Nero, who was at that juncture sojourning at Antium, did not return to the city till the fire approached that quarter of his house which connected the palace with the gardens of Mæcenas; nor could it, however, be prevented from devouring the house and palace, and everything around. But for the relief of the people, thus destitute, and driven from their dwellings, he opened the Field of Mars and the monumental edifices erected by Agrippa, and even his own gardens. He likewise reared temporary houses for the reception of the forlorn multitude, and from Ostia and the neighbouring cities, were brought up the river household necessaries; and the price of grain was reduced to three sesterces the measure. All which proceedings, though of a popular character, were thrown away, because a rumour had become universally current, that “at the very time when the city was in flames, Nero, going on the stage of his private theatre, sang, ‘The Destruction of Troy,’ assimilating the present disaster to that catastrophe of ancient times.”
At length, on the sixth day, the conflagration was stayed at the foot of Esquiline, by pulling down an immense quantity of buildings, so that an open space, and, as it were, void air, might check the raging element by breaking the continuity. But ere the consternation had subsided, the fire broke out afresh, with no little violence, but in regions more spacious, and therefore with less destruction of human life; but more extensive havoc was made of the temples, and the porticoes dedicated to amusement. This conflagration, too, was the subject of more censorious remark, as it arose in the Æmilian possessions of Tigellinus; and Nero seemed to aim at the glory of building a new city, and calling it by his own name; for, of the fourteen sections into which Rome is divided, four were still standing entire, three were levelled with the ground, and in the seven others there remained only here and there a few remnants of houses, shattered and half consumed.

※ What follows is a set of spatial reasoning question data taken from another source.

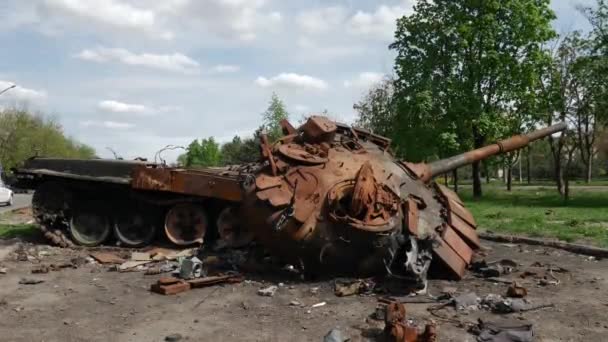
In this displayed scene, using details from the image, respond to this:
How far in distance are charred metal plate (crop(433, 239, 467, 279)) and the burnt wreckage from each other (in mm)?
15

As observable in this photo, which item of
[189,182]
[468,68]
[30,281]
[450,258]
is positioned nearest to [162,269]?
[30,281]

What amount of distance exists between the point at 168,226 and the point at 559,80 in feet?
75.8

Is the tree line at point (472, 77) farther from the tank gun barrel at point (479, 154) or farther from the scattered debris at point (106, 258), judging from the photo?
the scattered debris at point (106, 258)

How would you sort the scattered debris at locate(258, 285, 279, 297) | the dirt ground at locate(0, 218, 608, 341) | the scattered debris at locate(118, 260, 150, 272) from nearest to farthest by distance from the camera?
the dirt ground at locate(0, 218, 608, 341) < the scattered debris at locate(258, 285, 279, 297) < the scattered debris at locate(118, 260, 150, 272)

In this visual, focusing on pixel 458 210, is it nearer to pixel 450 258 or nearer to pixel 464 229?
pixel 464 229

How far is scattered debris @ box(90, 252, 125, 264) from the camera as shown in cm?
1056

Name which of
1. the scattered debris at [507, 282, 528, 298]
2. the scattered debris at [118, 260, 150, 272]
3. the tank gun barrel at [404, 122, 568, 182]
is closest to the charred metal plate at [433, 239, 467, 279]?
the scattered debris at [507, 282, 528, 298]

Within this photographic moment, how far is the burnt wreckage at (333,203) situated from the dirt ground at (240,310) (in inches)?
19.6

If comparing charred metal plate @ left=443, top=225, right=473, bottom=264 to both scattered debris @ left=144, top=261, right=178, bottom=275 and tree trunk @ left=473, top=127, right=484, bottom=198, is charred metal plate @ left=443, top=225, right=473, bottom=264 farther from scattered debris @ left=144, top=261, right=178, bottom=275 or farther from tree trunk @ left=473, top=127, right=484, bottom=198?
tree trunk @ left=473, top=127, right=484, bottom=198

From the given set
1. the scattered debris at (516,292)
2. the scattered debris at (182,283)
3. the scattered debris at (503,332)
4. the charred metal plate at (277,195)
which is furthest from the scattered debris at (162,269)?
the scattered debris at (503,332)

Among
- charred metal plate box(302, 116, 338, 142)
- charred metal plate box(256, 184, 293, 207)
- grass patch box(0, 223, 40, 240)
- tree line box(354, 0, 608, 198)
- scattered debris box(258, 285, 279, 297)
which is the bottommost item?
scattered debris box(258, 285, 279, 297)

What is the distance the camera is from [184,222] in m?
12.2

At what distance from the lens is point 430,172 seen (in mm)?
10328

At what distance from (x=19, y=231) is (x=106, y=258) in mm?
4498
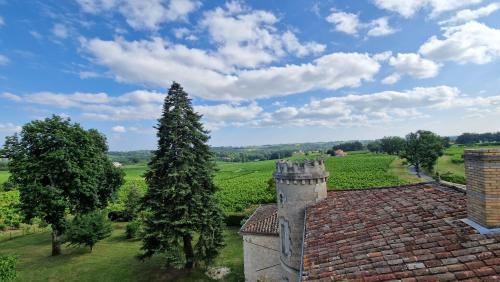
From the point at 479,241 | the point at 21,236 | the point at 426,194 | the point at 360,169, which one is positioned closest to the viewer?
the point at 479,241

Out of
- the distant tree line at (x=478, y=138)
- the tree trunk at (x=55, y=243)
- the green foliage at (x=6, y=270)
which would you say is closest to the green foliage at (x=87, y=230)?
the tree trunk at (x=55, y=243)

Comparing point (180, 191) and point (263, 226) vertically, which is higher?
point (180, 191)

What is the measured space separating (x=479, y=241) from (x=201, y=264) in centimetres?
1864

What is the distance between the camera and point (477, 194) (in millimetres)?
6617

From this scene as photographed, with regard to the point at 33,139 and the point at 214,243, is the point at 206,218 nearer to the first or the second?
the point at 214,243

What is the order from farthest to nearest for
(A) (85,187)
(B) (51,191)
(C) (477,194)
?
(A) (85,187) < (B) (51,191) < (C) (477,194)

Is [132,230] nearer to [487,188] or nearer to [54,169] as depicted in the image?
[54,169]

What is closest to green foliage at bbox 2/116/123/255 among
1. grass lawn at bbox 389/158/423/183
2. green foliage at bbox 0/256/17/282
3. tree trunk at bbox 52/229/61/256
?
tree trunk at bbox 52/229/61/256

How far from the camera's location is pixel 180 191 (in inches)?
710

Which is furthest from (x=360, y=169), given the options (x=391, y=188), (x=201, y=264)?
(x=391, y=188)

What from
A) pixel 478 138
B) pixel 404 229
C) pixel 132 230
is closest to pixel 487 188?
pixel 404 229

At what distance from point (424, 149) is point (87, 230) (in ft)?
239

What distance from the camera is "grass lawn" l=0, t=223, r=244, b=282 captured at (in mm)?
20125

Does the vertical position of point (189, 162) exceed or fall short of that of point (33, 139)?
it falls short
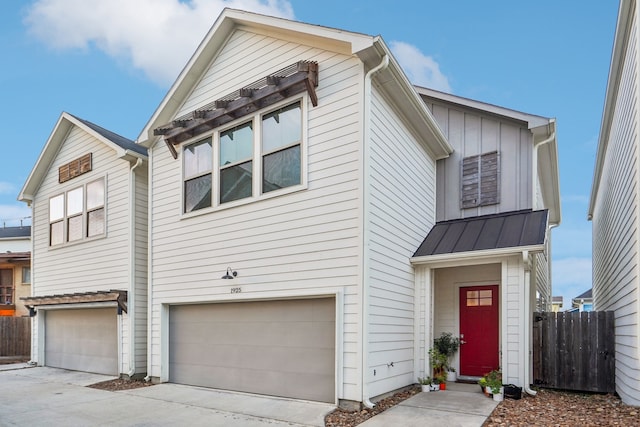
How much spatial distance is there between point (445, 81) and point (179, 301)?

Nero appropriated to his own purposes the ruins of his city, and founded upon them a palace [the “Golden House”] in which the old-fashioned, and, in those luxurious times, common ornaments of gold and precious stones, were not so much the objects of attraction as lands and lakes; in one part, woods like vast preserves; in another part, open spaces and expansive prospects. The projectors and superintendents of this plan were Severus and Celer, men of such ingenuity and daring enterprise as to attempt to conquer by art the obstacles of nature, and fool away the treasures of the prince; they had even undertaken to sink a navigable canal from the lake Avernus to the mouth of the Tiber, over an arid shore, or through opposing mountains: nor indeed does there occur anything of a humid nature for supplying water, except the Pontine marshes; the rest is either craggy rock or a parched soil; and had it even been possible to break through these obstructions, the toil had been intolerable, and disproportioned to the object. Nero, however, who longed to achieve things that exceeded credibility, exerted all his might to perforate the mountains adjoining to Avernus: and to this day there remain traces of his abortive project.